───── TEXTO DE LEITURA ─────

Minuta Técnica sobre Sustentabilidade das Revistas Acadêmicas na área de História

2022-03-29

FÓRUM DE EDITORES DA ANPUH


Minuta Técnica sobre Sustentabilidade das Revistas Acadêmicas na área de História

 

       O processo de manutenção e criação de revistas, em quaisquer áreas, deve envolver, inevitavelmente, a discussão de como elas se manterão. De tal modo, todo projeto editorial deverá abarcar a questão da sustentabilidade. Importante ressaltar que apesar de sempre estar fortemente associada à questão financeira do periódico, a sustentabilidade engloba também a capacidade de captar artigos, assim como ter uma equipe (equipe técnica, editores, pareceristas, entre outros) para conduzir os trabalhos, estratégias de adesão à comunidade de pesquisa, entre outros elementos, como iremos ressaltar.

───── LINHAS FORNECIDAS ─────

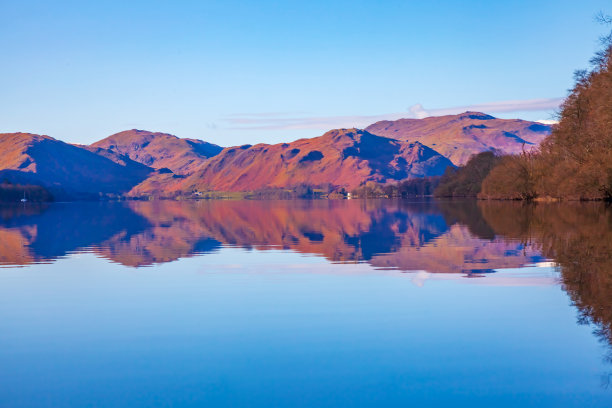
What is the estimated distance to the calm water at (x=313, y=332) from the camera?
311 inches

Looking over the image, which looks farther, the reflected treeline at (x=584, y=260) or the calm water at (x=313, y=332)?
the reflected treeline at (x=584, y=260)

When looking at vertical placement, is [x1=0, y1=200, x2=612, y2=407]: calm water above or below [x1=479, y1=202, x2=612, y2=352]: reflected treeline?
below

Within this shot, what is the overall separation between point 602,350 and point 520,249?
15755 mm

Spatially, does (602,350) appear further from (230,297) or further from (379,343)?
(230,297)

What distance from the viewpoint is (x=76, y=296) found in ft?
51.8

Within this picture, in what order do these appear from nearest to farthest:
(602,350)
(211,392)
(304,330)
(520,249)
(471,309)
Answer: (211,392) → (602,350) → (304,330) → (471,309) → (520,249)

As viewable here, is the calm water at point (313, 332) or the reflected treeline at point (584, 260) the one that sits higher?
the reflected treeline at point (584, 260)

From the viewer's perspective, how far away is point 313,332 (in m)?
11.1

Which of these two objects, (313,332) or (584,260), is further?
(584,260)

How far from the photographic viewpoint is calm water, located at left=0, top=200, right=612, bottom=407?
26.0 ft

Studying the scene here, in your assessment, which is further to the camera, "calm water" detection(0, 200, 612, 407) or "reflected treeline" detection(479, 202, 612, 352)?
"reflected treeline" detection(479, 202, 612, 352)

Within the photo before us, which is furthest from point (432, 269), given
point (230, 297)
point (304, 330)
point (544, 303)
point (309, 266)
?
point (304, 330)

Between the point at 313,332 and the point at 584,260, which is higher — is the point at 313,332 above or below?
below

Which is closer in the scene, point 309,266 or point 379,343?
point 379,343
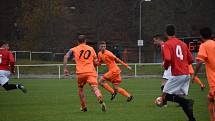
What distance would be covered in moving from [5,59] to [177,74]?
26.6ft

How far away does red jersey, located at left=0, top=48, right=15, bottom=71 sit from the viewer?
20.2m

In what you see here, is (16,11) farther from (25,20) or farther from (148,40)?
(148,40)

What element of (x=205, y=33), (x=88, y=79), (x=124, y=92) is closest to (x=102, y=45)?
(x=124, y=92)

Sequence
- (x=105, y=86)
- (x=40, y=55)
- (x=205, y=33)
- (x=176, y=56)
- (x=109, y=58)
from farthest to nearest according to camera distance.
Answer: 1. (x=40, y=55)
2. (x=109, y=58)
3. (x=105, y=86)
4. (x=176, y=56)
5. (x=205, y=33)

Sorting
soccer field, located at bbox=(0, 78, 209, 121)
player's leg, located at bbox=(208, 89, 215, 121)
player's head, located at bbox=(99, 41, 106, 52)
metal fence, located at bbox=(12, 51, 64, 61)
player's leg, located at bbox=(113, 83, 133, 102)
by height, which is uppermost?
player's head, located at bbox=(99, 41, 106, 52)

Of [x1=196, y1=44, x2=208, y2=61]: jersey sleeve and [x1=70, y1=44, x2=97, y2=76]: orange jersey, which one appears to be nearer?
[x1=196, y1=44, x2=208, y2=61]: jersey sleeve

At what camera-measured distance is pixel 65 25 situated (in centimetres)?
7031

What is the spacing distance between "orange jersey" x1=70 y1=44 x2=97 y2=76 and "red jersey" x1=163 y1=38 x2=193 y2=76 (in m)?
4.10

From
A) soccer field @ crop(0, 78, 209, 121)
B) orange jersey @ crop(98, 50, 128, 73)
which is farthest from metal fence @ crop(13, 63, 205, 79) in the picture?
soccer field @ crop(0, 78, 209, 121)

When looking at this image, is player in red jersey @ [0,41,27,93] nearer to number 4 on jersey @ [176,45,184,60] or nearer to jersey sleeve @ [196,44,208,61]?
number 4 on jersey @ [176,45,184,60]

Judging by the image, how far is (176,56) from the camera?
13.6 m

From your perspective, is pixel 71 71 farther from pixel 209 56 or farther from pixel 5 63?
pixel 209 56

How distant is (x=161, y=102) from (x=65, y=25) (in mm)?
57088

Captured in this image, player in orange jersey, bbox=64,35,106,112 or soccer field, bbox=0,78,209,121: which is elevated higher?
player in orange jersey, bbox=64,35,106,112
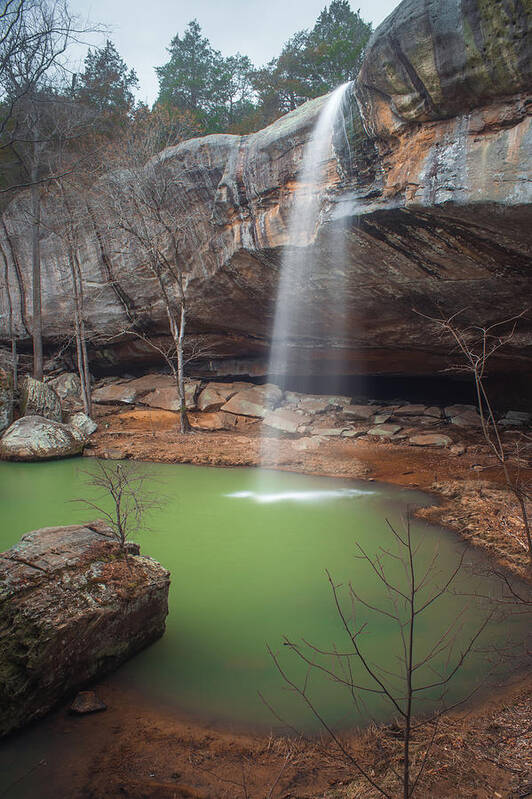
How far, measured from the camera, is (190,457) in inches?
454

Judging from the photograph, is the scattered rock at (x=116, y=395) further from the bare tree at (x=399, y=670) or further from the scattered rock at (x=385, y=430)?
the bare tree at (x=399, y=670)

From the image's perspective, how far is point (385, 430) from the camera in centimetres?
1338

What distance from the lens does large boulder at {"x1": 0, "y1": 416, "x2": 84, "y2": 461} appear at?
11.4 meters

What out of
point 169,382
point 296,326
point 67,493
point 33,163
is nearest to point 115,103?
point 33,163

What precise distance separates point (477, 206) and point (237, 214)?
6.44 meters

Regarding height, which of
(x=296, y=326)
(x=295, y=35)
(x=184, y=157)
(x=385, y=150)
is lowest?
(x=296, y=326)

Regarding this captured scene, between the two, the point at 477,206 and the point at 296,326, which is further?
the point at 296,326

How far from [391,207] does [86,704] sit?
8635 mm

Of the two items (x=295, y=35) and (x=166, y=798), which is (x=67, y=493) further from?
(x=295, y=35)

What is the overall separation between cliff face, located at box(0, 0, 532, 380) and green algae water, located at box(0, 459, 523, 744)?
16.2 ft

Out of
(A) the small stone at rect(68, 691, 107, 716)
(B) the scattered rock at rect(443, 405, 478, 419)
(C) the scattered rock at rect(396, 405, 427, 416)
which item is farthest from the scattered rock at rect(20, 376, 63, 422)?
(B) the scattered rock at rect(443, 405, 478, 419)

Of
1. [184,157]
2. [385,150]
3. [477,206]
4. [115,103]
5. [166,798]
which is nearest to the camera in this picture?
[166,798]

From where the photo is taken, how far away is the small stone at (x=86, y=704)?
3.18 metres

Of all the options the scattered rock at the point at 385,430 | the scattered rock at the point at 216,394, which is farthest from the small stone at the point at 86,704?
the scattered rock at the point at 216,394
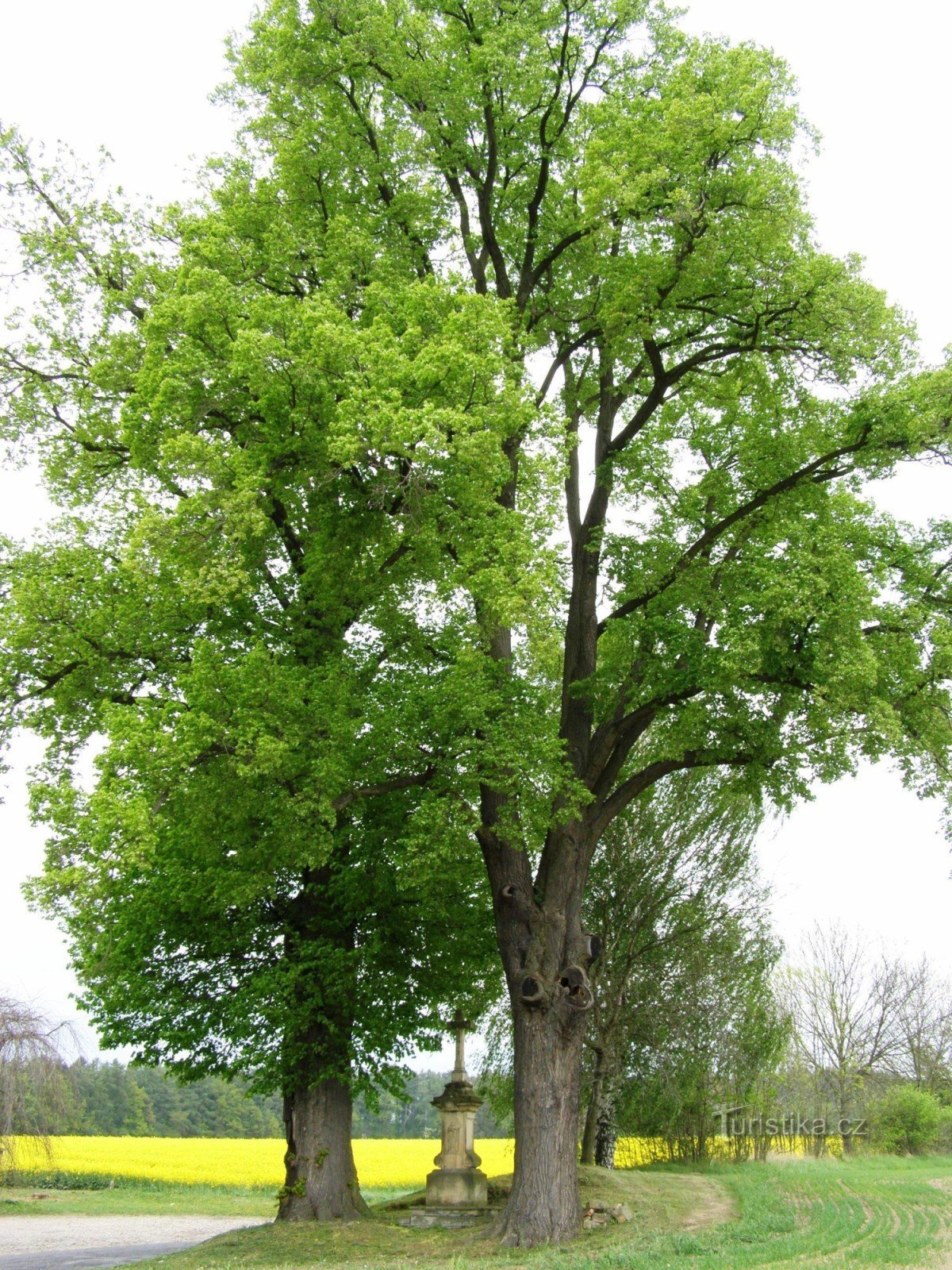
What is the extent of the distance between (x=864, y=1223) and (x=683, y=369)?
10.7 m

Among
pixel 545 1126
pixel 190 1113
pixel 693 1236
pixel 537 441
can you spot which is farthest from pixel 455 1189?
pixel 190 1113

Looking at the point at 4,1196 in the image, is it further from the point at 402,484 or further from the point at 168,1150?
the point at 402,484

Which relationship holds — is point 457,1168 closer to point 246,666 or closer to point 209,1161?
point 246,666

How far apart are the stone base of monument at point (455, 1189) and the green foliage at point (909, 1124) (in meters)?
17.3

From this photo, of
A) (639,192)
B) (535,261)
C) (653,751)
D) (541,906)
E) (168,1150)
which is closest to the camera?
(639,192)

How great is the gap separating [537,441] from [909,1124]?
24.1 m

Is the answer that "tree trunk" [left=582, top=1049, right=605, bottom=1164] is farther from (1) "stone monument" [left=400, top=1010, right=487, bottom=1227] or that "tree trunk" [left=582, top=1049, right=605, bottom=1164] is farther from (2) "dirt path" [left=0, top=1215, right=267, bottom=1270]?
(2) "dirt path" [left=0, top=1215, right=267, bottom=1270]

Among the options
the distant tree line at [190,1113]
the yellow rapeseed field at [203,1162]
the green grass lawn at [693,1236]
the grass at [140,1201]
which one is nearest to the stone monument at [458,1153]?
the green grass lawn at [693,1236]

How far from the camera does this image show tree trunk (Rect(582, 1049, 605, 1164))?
20078 millimetres

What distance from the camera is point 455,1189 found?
1512 centimetres

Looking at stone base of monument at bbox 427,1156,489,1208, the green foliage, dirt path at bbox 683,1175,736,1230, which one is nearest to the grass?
stone base of monument at bbox 427,1156,489,1208

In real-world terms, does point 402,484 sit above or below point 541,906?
above

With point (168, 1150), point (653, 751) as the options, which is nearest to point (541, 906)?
point (653, 751)

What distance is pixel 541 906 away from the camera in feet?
43.8
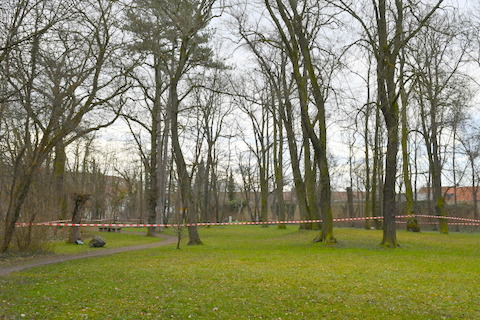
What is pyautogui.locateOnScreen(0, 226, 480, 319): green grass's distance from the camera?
623 cm

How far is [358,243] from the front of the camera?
17609 millimetres

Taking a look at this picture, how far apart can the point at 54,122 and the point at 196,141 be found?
2884 cm

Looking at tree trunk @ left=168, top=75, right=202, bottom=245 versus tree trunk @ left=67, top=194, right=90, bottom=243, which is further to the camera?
tree trunk @ left=168, top=75, right=202, bottom=245

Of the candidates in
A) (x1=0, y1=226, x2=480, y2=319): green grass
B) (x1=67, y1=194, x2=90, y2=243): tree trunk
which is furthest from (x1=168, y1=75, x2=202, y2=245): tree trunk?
(x1=0, y1=226, x2=480, y2=319): green grass

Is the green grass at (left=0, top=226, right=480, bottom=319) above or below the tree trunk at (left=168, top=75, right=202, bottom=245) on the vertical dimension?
below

─────

### EXERCÍCIO ESCRITO
Liste todas as funções que a minuta técnica cita entre parênteses como integrantes da equipe de uma revista. As linhas são um material à parte da minuta técnica.

### RESPOSTA COMPLETA
Equipe técnica, editores e pareceristas.